EXTRACT:
↓↓↓

He’s uber-opinionated. He’s direct. And he can’t tolerate laziness.
Self-made billionaire and former chairman and part-owner of Tottenham Hotspur Football Club, Lord Alan Sugar, 75, has been drafted back to reality TV in Australia to be judge, jury and executioner for a sixth season (his second) of Nine’s Celebrity Apprentice.
He’s been boss in the boardroom of the BBC version of The Apprentice since 2005 (15 seasons) and is a household name in the UK, and now he has to sift through 16 local celebrities to find the “savviest, most-hardworking winner” who’s in it to raise money for their chosen charity.
He’s not going to like all of them.
“I don’t really know who you are and I don’t give a damn about who you are,” are his first brutal words.
“The terms and conditions are simple, make a load of money for your charity and don’t p–s me off,” he cautioned.

↑↑↑

EXERCISE: Rename "boardroom" as "office" in the Celebrity Apprentice article, then write out the part that opens with "He’s uber-opinionated. He’s" and closes with "first brutal words.". The items below have no connection to the Celebrity Apprentice article.

EXERCISE DATA:
↓↓↓

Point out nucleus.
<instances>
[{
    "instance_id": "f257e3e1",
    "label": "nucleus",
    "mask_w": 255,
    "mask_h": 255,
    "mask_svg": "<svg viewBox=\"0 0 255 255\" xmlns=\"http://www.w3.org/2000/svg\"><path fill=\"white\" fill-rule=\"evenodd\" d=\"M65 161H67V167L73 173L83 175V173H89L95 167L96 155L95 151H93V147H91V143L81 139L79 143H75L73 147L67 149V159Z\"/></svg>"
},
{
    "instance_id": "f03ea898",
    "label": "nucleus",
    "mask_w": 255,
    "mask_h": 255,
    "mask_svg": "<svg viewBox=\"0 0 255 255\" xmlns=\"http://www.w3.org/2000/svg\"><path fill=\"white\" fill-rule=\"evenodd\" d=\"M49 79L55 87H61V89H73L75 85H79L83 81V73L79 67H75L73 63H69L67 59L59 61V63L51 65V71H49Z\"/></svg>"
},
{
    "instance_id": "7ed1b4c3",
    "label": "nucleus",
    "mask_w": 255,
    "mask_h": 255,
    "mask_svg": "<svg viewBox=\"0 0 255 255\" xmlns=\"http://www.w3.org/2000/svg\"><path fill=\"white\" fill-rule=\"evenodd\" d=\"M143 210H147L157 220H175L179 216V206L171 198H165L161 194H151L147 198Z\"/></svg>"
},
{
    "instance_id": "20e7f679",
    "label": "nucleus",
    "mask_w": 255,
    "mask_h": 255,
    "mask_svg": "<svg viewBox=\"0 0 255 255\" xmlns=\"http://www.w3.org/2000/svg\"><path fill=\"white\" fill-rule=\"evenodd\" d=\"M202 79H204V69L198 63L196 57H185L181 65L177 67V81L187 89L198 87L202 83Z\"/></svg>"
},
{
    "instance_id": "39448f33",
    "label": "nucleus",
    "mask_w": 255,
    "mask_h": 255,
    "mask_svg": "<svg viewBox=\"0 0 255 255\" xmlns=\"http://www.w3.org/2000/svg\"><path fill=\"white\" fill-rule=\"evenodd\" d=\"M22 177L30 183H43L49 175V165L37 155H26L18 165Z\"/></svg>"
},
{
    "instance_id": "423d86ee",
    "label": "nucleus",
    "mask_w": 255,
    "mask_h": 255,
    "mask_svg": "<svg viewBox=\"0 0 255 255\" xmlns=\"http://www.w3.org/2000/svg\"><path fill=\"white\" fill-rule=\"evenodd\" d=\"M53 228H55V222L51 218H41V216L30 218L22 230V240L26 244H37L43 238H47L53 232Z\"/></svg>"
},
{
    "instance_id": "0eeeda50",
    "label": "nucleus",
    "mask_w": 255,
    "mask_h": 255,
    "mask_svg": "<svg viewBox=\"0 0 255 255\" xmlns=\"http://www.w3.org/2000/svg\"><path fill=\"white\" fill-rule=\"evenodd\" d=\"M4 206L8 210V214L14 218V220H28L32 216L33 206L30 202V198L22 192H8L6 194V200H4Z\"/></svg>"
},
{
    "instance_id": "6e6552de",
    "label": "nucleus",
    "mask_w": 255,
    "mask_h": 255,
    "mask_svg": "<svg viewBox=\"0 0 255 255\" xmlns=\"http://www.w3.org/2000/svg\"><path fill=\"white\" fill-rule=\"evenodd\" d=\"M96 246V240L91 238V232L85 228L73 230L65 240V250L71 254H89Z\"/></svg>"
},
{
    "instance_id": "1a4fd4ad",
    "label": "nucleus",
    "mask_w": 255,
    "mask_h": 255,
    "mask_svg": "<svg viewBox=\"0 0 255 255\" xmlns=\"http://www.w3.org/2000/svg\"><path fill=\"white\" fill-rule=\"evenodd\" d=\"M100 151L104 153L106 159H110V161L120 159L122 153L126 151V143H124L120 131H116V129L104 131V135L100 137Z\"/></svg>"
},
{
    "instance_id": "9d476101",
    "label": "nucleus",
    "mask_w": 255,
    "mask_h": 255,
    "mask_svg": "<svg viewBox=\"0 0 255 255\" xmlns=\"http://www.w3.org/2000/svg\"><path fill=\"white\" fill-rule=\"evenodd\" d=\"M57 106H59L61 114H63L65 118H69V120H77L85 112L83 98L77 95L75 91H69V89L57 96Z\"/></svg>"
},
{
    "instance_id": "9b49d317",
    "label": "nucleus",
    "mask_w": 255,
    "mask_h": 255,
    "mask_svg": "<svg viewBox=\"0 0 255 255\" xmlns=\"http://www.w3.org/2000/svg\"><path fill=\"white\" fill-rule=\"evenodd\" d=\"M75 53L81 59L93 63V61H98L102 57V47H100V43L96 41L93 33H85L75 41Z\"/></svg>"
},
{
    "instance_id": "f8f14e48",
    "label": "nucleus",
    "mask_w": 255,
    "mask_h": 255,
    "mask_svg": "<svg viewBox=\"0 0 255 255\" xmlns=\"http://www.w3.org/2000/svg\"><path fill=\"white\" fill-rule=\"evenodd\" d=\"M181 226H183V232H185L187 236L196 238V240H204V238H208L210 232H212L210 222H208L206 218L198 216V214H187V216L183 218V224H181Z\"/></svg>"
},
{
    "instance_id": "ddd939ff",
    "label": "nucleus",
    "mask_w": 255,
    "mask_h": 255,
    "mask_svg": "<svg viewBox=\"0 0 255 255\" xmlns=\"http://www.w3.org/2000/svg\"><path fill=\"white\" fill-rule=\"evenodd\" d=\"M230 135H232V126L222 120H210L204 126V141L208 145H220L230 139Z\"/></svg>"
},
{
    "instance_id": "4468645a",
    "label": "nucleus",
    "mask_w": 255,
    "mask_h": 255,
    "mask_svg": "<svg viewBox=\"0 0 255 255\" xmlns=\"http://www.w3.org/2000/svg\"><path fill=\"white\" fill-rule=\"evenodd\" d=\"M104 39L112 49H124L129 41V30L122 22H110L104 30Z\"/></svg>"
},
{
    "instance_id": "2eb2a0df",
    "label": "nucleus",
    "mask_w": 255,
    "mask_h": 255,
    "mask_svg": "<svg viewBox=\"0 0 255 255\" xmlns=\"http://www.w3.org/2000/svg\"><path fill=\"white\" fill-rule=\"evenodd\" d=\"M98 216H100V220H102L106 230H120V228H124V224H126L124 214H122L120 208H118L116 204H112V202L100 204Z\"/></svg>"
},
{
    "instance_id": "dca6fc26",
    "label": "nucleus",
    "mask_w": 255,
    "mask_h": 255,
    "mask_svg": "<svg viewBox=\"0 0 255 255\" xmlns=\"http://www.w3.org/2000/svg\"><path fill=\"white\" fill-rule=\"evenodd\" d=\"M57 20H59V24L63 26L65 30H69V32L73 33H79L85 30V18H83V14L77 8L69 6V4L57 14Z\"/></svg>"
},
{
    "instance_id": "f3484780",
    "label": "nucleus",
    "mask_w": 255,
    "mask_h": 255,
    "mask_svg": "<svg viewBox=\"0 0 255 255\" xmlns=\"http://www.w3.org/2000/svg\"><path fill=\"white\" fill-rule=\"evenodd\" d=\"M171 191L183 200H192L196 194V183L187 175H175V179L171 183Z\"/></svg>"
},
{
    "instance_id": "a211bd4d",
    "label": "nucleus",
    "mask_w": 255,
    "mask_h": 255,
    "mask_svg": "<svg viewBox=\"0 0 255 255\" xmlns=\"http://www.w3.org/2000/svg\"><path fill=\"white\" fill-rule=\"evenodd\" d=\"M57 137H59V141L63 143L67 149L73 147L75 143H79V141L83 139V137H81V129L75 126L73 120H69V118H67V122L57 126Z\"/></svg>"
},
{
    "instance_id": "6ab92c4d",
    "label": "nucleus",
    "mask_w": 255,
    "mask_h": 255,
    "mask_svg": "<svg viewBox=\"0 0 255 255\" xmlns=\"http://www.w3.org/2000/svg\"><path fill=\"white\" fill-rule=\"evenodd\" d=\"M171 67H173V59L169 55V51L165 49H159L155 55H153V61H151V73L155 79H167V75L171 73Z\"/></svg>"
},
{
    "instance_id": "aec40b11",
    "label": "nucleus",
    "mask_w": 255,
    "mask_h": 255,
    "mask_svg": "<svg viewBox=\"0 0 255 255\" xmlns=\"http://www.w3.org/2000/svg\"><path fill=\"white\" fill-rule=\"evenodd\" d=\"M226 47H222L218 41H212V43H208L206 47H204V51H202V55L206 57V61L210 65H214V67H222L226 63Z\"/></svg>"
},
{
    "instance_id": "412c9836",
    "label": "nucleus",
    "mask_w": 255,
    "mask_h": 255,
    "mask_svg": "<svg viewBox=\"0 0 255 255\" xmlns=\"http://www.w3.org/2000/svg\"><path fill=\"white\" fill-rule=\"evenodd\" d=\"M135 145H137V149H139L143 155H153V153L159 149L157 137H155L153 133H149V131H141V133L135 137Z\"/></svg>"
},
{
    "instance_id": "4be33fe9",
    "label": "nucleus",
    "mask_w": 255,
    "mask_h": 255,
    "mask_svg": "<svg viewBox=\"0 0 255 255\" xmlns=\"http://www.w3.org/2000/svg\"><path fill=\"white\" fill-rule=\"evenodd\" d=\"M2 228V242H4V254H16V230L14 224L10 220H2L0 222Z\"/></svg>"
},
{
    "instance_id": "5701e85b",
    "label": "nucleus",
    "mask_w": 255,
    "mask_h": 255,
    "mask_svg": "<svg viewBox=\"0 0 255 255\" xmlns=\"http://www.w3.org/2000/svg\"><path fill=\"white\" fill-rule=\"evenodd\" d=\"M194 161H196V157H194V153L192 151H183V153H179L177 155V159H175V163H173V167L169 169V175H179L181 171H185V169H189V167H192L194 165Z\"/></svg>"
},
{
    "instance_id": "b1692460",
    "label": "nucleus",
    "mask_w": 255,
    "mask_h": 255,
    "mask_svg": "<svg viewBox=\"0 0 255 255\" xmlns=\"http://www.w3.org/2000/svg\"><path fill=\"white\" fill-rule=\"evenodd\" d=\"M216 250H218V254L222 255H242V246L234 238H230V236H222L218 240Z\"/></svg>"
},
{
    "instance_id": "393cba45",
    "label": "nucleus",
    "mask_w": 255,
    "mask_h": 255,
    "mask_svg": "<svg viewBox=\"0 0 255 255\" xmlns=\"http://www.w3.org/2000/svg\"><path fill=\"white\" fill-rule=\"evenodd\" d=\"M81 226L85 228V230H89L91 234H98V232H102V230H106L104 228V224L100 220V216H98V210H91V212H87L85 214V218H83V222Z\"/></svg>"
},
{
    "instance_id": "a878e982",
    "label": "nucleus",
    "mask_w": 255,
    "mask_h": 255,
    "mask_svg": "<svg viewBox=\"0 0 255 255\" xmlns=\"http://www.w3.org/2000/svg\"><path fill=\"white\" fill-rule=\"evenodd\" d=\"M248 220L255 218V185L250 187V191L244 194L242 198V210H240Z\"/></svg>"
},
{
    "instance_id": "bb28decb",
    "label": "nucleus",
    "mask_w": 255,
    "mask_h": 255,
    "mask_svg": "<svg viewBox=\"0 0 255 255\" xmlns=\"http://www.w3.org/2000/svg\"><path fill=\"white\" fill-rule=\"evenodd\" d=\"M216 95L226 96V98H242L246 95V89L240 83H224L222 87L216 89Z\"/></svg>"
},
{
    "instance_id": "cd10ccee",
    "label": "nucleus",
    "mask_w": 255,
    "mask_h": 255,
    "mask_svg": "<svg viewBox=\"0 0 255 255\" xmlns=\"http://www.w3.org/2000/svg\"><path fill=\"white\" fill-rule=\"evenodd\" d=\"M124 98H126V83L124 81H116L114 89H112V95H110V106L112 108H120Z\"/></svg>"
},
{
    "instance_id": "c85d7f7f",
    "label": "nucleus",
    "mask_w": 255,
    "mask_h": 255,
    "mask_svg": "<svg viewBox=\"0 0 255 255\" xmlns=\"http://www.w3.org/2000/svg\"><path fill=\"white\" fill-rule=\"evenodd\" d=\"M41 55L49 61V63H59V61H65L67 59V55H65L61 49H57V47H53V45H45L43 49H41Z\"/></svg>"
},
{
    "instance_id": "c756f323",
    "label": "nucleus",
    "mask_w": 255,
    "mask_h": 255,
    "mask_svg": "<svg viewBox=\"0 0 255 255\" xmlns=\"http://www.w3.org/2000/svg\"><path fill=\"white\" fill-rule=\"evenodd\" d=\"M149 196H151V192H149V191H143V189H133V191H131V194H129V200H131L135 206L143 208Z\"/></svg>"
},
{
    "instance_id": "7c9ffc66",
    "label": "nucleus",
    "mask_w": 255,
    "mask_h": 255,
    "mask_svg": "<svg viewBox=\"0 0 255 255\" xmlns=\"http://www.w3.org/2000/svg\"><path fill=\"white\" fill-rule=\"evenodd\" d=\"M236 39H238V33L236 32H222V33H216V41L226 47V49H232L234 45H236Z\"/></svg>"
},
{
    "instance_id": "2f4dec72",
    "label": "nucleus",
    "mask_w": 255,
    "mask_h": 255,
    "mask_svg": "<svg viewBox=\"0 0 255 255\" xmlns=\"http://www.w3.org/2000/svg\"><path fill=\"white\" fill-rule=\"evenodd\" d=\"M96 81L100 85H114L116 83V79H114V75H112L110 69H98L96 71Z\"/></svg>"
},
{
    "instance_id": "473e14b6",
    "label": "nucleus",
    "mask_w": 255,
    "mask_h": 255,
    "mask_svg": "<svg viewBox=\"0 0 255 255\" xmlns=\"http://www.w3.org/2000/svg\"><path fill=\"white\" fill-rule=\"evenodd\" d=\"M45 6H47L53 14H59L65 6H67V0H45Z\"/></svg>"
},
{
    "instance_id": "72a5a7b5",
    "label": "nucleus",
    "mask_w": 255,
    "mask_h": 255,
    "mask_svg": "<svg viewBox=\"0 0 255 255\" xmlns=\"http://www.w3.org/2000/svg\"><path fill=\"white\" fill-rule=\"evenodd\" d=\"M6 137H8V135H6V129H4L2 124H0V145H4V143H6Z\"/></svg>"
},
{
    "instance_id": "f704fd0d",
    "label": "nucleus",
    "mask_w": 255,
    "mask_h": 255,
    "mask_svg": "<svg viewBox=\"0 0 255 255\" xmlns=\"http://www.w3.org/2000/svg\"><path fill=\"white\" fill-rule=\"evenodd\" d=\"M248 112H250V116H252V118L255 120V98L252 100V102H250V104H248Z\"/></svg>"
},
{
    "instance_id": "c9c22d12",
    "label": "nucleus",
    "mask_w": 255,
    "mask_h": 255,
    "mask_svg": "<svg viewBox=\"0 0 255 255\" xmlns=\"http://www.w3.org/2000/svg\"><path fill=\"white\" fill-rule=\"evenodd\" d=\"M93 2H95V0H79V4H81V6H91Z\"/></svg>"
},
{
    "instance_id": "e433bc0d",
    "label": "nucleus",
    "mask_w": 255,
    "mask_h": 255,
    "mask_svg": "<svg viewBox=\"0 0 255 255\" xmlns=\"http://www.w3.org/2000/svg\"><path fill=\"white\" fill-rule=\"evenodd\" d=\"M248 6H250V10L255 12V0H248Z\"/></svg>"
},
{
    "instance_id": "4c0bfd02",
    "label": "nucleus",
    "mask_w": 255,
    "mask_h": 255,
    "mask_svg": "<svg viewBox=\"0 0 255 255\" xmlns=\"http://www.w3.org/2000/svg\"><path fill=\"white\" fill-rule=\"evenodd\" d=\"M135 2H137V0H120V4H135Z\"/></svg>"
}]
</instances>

↑↑↑

OUTPUT FOR THIS TASK:
He’s uber-opinionated. He’s direct. And he can’t tolerate laziness.
Self-made billionaire and former chairman and part-owner of Tottenham Hotspur Football Club, Lord Alan Sugar, 75, has been drafted back to reality TV in Australia to be judge, jury and executioner for a sixth season (his second) of Nine’s Celebrity Apprentice.
He’s been boss in the office of the BBC version of The Apprentice since 2005 (15 seasons) and is a household name in the UK, and now he has to sift through 16 local celebrities to find the “savviest, most-hardworking winner” who’s in it to raise money for their chosen charity.
He’s not going to like all of them.
“I don’t really know who you are and I don’t give a damn about who you are,” are his first brutal words.